FStar_Pervasives_Native_option__int32_t abs2(int32_t x)
{
  if (x == min_int32)
    return ((FStar_Pervasives_Native_option__int32_t){ .tag = FStar_Pervasives_Native_None });
  else if (x >= (int32_t)0)
    return
      ((FStar_Pervasives_Native_option__int32_t){ .tag = FStar_Pervasives_Native_Some, .v = x });
  else
    return
      (
        (FStar_Pervasives_Native_option__int32_t){
          .tag = FStar_Pervasives_Native_Some,
          .v = (int32_t)0 - x
        }
      );
}

Pattern matches compilation

Inductives are compiled by KaRaMeL, and so are pattern matches. Note that for a series of cascading if-then-elses, KaRaMeL has to insert a fallback else statement, both because the original F* code may be unverified and the pattern-matching may be incomplete, but also because the C compiler may trigger an error.
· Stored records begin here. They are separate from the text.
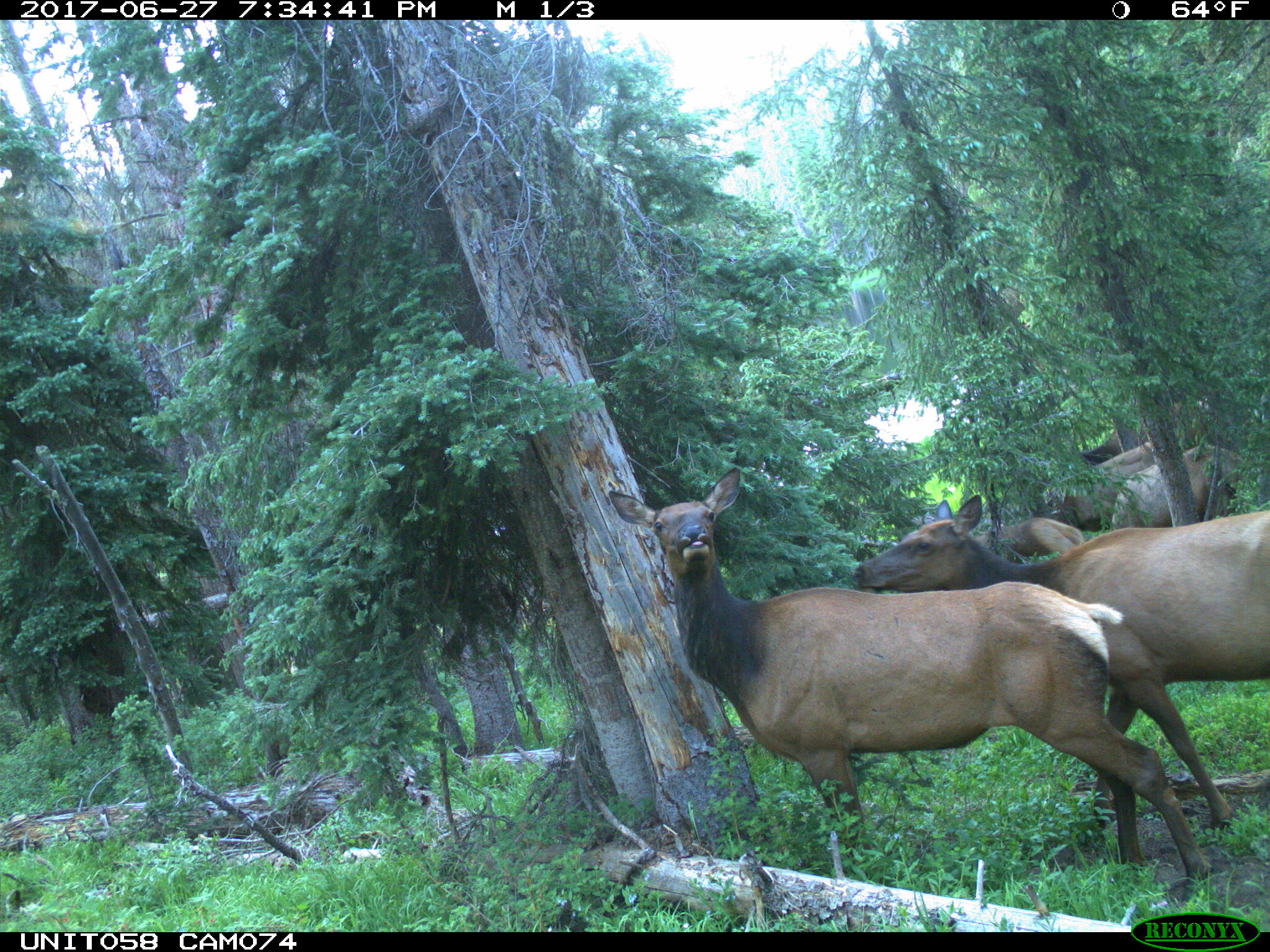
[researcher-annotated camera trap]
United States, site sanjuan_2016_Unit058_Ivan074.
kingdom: Animalia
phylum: Chordata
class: Mammalia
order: Artiodactyla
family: Cervidae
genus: Cervus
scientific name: Cervus elaphus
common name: red deer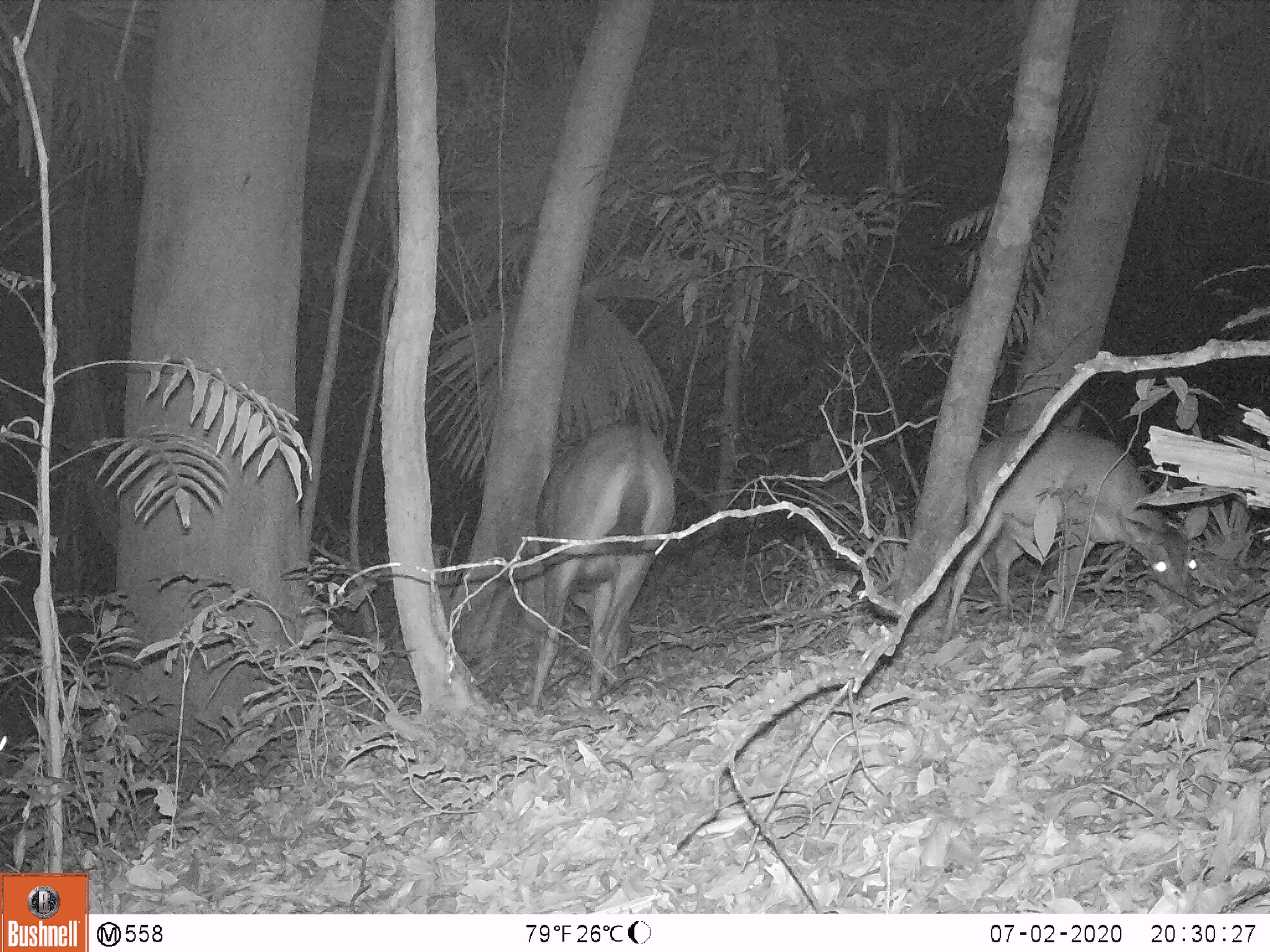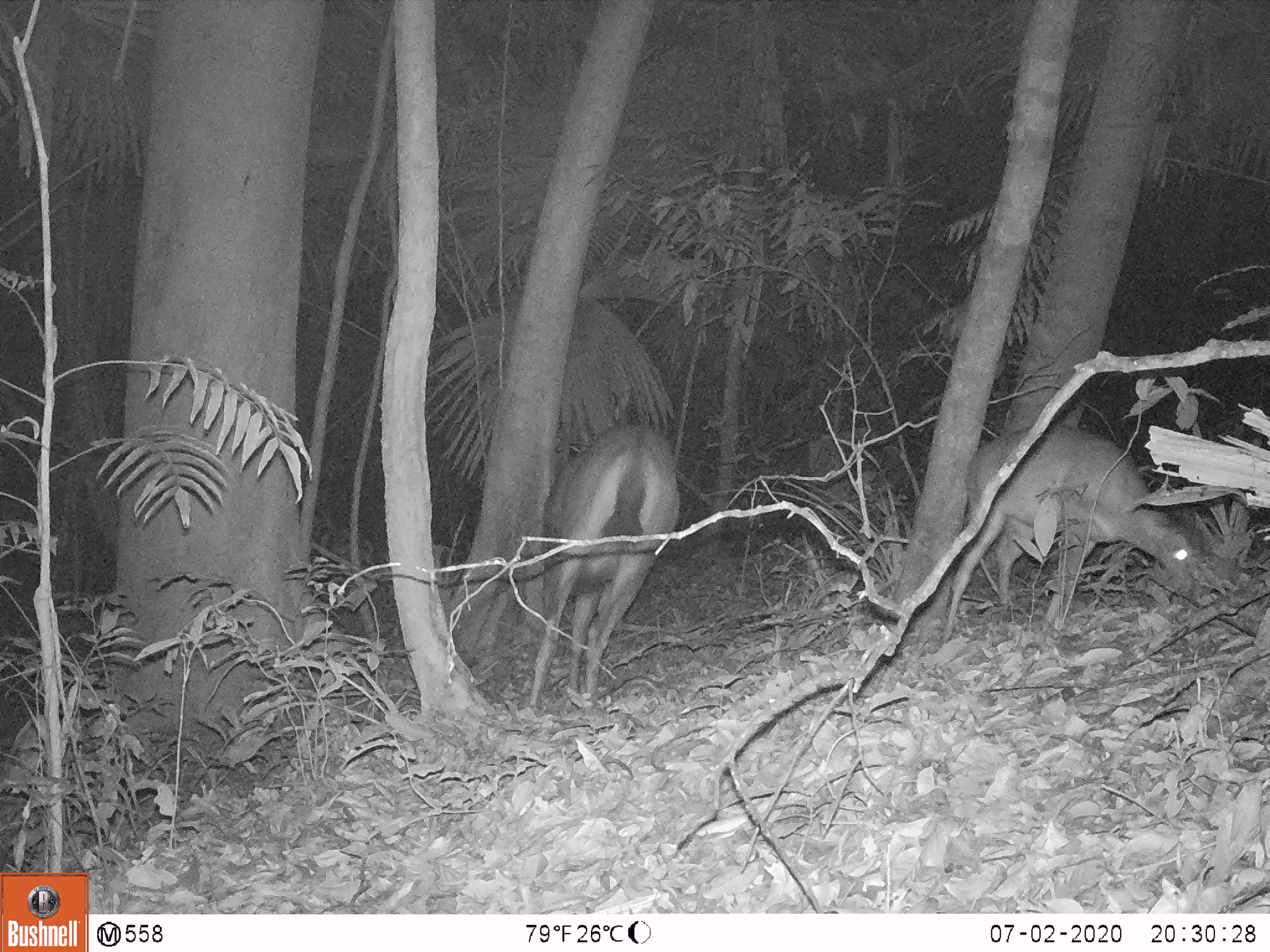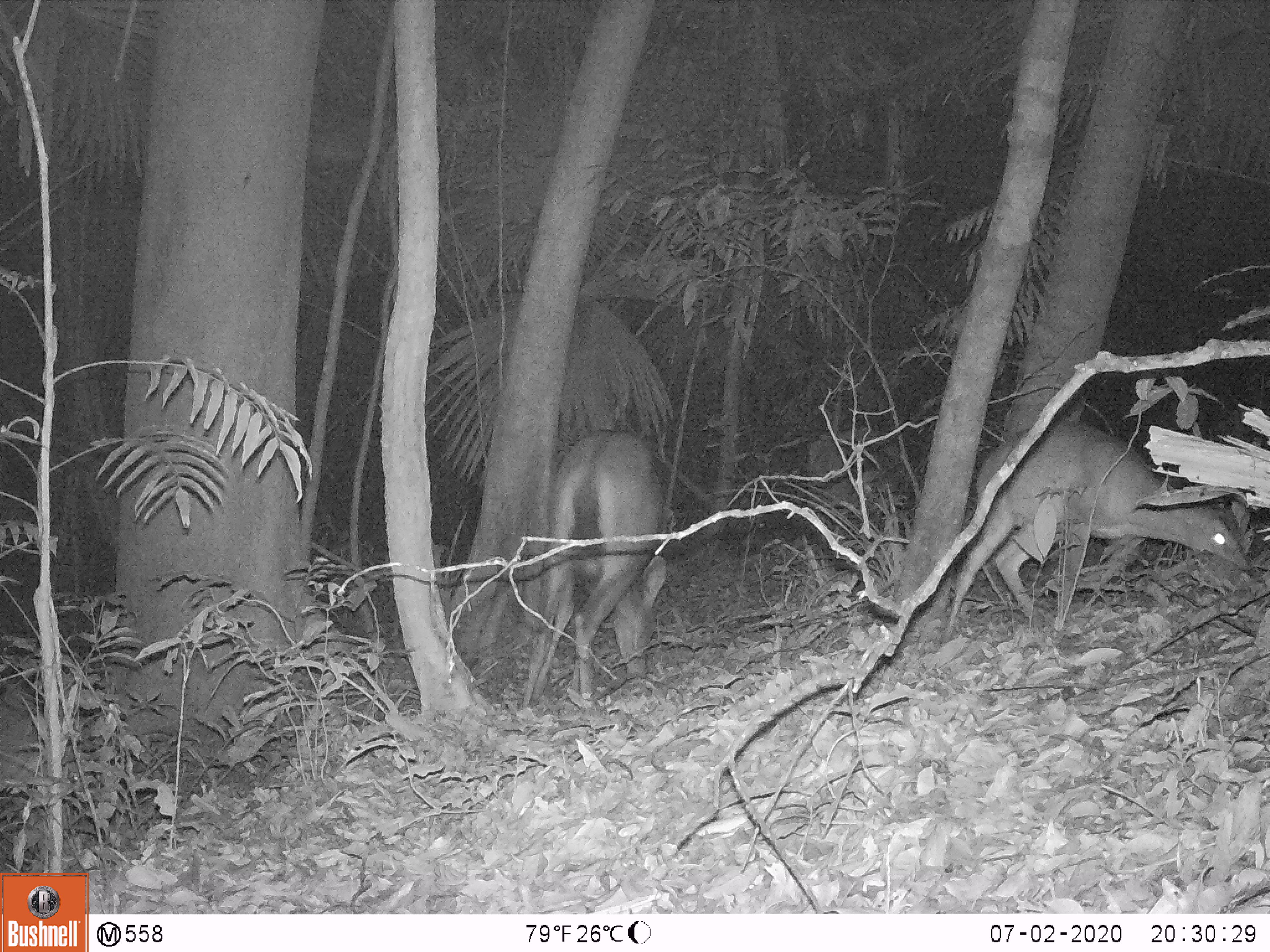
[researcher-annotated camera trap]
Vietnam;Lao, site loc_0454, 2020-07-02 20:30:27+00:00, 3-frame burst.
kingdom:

let fail_if #a #b (package: a * (a -> option b)): St b =
  let open C.Failure in
  let open C.String in
  let x, f = package in
  match f x with
  | None -> failwith !$"invalid argument: fail_if"
  | Some x -> x
int32_t
fail_if__int32_t_int32_t(
  K___int32_t_int32_t____FStar_Pervasives_Native_option__int32_t package
)
{
  int32_t x = package.fst;
  FStar_Pervasives_Native_option__int32_t (*f)(int32_t x0) = package.snd;
  FStar_Pervasives_Native_option__int32_t scrut = f(x);
  if (scrut.tag == FStar_Pervasives_Native_None)
    return C_Failure_failwith__int32_t("invalid argument: fail_if");
  else if (scrut.tag == FStar_Pervasives_Native_Some)
  {
    int32_t x1 = scrut.v;
    return x1;
  }
  else
  {
    KRML_HOST_PRINTF("KaRaMeL abort at %s:%d\n%s\n",
      __FILE__,
      __LINE__,
      "unreachable (pattern matches are exhaustive in F*)");
    KRML_HOST_EXIT(255U);
  }
}

Function monomorphization

As demonstrated above, functions also get monomorphized based on their instances. Note that using a polymorphic type in an assume val is not supported.
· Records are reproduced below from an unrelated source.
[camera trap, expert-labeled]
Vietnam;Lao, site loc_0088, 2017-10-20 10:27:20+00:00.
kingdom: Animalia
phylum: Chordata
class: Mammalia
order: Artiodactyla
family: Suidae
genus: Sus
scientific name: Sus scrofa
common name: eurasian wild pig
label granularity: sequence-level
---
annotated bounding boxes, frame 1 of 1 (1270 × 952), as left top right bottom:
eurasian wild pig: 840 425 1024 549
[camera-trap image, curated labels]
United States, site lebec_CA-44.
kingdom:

Higher order with functions pointers

Higher order is, to a certain extent, possible (i.e. as long as you don’t use closures). The sample above demonstrates a block-scope function pointer. The fail_if function has been specialized on K__int32_t_int32_t, which is itself a specialization of the polymorphic pair type of F*. Below is a sample caller of fail_if__int32_t_int32_t, which relies on passing a pair of a function pointer and its argument.

let abs3 (x: Int32.t): St Int32.t =
  fail_if (x, abs2)
int32_t abs3(int32_t x)
{
  return
    fail_if__int32_t_int32_t((
        (K___int32_t_int32_t____FStar_Pervasives_Native_option__int32_t){ .fst = x, .snd = abs2 }
      ));
}

Local closures are not supported, as they do not have a natural compilation scheme to C. You can, however, rely on [@inline_let] to define local helpers.
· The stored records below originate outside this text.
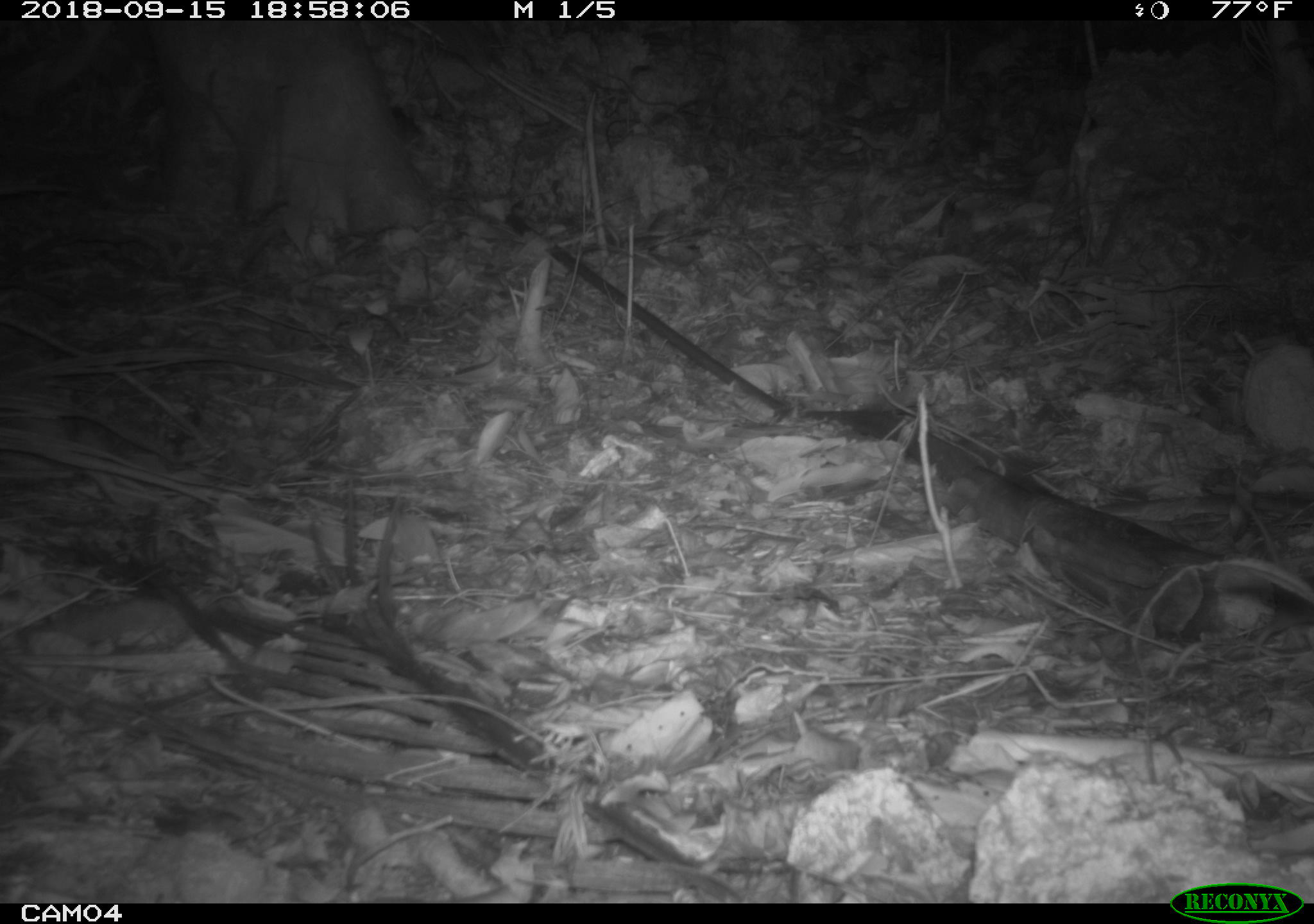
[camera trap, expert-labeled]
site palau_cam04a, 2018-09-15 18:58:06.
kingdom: Animalia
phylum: Chordata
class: Mammalia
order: Rodentia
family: Muridae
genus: Rattus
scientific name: Rattus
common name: rat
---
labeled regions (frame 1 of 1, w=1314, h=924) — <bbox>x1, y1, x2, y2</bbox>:
rat: <bbox>1248, 511, 1314, 628</bbox>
let pow4 (x: UInt32.t): UInt32.t =
  let open FStar.UInt32 in
  [@ inline_let ]
  let pow2 (y: UInt32.t) = y *%^ y in
  pow2 (pow2 x)
uint32_t pow4(uint32_t x)
{
  uint32_t x0 = x * x;
  return x0 * x0;
}

If this is not workable, you will have to define the closure state yourself, carry it around, and apply the closure to its environment manually.

Non-constant globals

In the case that the user defines a global variable that does not compile to a C11 constant, KaRaMeL generates a “static initializer” in the special krmlinit_globals function. If the program has a main, KaRaMeL automatically prepends a call to krmlinit_globals in the main. If the program does not have a main and is intended to be used as a library, KaRaMeL emits a warning, which is fatal by default.

let uint128_zero (): Tot uint128 =
  { high = 0UL; low = 0UL }

let zero = uint128_zero ()
$ krml -skip-linking -no-prefix LowStar LowStar.fst
(...)
Warning 9: : Some globals did not compile to C values and must be
initialized before starting main(). You did not provide a main function,
so users of your library MUST MAKE SURE they call krmlinit_globals();
(see krmlinit.c).

$ cat krmlinit.c
(...)
void krmlinit_globals()
{
  zero = uint128_zero();
}

Code quality improvements

In addition to all the features describe above, KaRaMeL will go great lengths to generate readable code. Here are some of the optimization passes performed.

Unused argument elimination

There are three unused argument elimination passes.

Type-based argument elimination removes all unit arguments to functions, everywhere, always. (This is particularly useful if your functions take Ghost.erased arguments.)

Usage-based argument elimination removes unused arguments to functions only if they are private to the current module and do not appear in the header and if they are only used in a first-order setting, i.e. always used as the head of a fully applied function call.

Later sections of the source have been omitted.